Most of all we were interested in the pilgrims, individually no less than in the pilgrimages as a whole. At Saint Anne’s it is the pilgrim who furnishes a fascinating round of human interest, against a background of the church aglow with festive lighting from hundreds of electric bulbs, and the glowing, beckoning, flickering flame of thousands of red and green votive candles.
Then, one morning, something prompted us to turn our wandering footsteps toward the opposite end of the town away from the church. And there, in a plain old workshop, we experienced our awakening, the miracle we had been waiting to see—a miracle in Art rather than in healing. And yet, are not the two one?
As we climbed the road up the hill past Madame Giguere’s Pension, we were at once surprised and attracted by a life-sized figure of Napoleon Bonaparte occupying one of the roofs ahead.

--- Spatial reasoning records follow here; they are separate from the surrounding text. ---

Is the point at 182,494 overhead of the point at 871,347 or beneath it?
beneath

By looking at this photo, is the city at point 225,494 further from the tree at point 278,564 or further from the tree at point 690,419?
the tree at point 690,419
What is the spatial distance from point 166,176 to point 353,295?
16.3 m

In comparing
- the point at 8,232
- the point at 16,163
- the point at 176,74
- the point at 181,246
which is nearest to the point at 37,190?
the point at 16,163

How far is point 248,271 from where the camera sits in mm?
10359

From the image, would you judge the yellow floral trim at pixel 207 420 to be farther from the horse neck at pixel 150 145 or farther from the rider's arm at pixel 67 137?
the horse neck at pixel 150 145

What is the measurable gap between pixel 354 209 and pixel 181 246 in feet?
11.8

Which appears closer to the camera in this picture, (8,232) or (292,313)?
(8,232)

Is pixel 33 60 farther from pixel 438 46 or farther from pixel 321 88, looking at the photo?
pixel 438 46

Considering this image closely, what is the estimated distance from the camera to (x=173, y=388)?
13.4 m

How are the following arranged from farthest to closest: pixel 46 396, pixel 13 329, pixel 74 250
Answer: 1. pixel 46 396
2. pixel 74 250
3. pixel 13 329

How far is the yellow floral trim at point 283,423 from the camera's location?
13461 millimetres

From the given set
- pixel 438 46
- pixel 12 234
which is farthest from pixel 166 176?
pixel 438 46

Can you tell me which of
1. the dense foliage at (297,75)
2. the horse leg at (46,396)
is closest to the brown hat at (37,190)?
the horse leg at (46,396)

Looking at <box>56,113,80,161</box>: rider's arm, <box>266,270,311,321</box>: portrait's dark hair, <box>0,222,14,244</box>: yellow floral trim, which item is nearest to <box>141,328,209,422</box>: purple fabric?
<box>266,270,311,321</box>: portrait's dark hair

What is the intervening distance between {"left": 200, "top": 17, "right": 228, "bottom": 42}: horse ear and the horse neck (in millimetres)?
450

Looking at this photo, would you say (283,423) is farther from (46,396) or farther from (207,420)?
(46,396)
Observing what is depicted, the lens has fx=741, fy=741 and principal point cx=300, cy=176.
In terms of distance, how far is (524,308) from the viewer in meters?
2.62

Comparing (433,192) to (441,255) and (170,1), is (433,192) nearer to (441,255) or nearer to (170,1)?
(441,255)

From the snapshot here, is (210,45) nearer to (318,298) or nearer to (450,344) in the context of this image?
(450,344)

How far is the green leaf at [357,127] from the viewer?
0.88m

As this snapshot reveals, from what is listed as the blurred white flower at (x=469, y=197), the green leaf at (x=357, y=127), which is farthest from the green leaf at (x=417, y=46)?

Napoleon Bonaparte in Saint Anne de Beaupré? Can greater contrast be imagined than the realism of Napoleon and the realm of the spiritual out of which we had just emerged? Yet it was no mirage. There he stood, life-sized. After a moment of doubt we knew it must be some woodcarver’s “Sign”. For we recognized at sight that this “Napoleon” was some old “Figurehead” from a ship, “stranded here” as it were in this Old-World village of French Canada.
We could scarcely wait to meet the old Carver. Already we imagined him old. And—charming.